Politics

Greenland’s Only Pro-Trump Party Got Trounced in Election

TRUMPED

The Qulleq leader was the only one to say he trusts the U.S. president. His party got just 1.1 percent of the vote.

President Donald Trump delivers remarks on the jobs report from the Oval Office at the White House on March 7, 2025 in Washington, DC.
Anna Moneymaker/Getty Images

Donald Trump wants Greenland, but Greenland doesn’t want Trump. People on the world’s biggest island went to the polls Tuesday en masse to say just as much, with the the center-right Demokraatit Party prevailing with 29.9 percent of the votes, up from 9.1 percent in 2021. Independence party Qulleq got just 1.1 percent of the votes. Its chairman, Karl Ingemann, was the only leader out of six to say he trusts the U.S. president during a televised debate on Monday. Ingemann failed to win a seat in Greenland’s 31-seat Parliament.
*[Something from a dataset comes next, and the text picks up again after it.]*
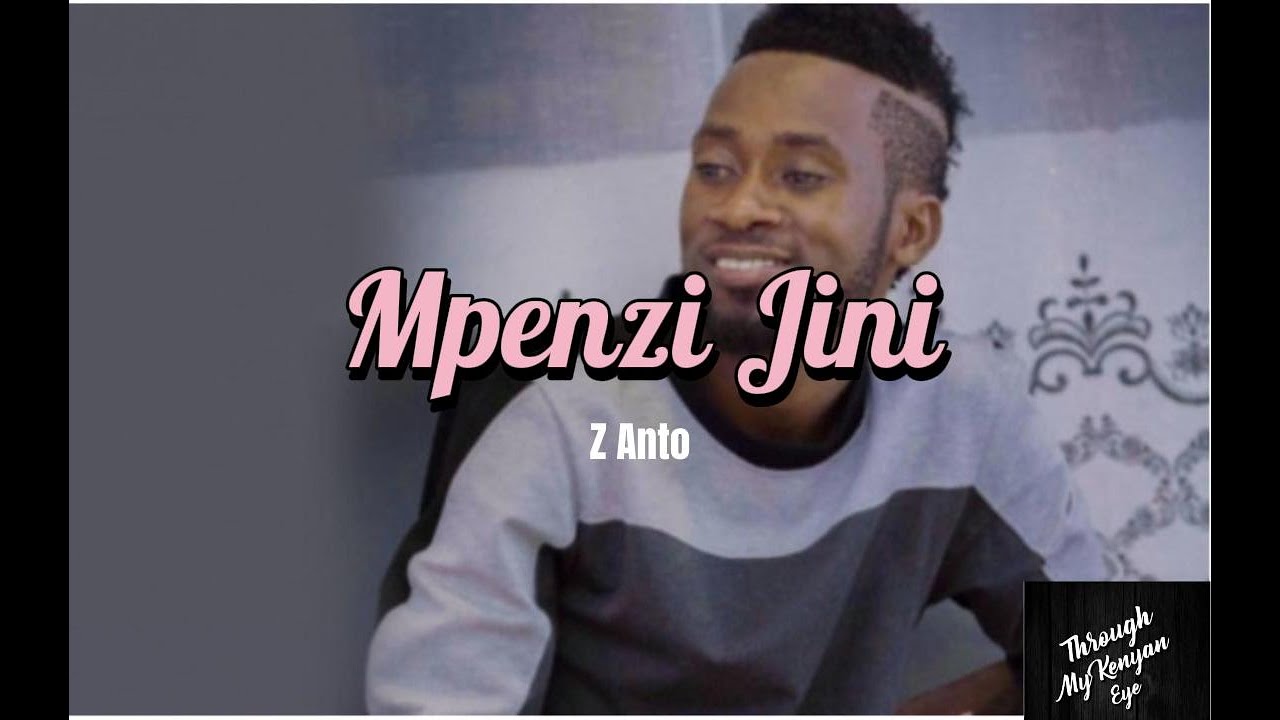 MPENZI JINI BY ZANTO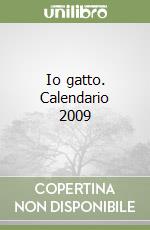 Io gatto. Calendario 2009 libro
The Demokraatit leader, Jens-Frederik Nielsen, previously described Trump’s comments on Greenland as “a threat to our political independence.” His party more than tripled its seats. It takes a moderate and incremental stance on independence from Denmark, while the second most popular party on the island, Naleraq, sees rapid self-rule as imperative. The party, while heavily pro-independence, wants to strengthen ties with the U.S., and one of its senior figures even attended Trump’s inauguration in January. About 56,000 people live on Greenland, and the difference between the Demokraatit Party and Naleraq was about 1,500 votes.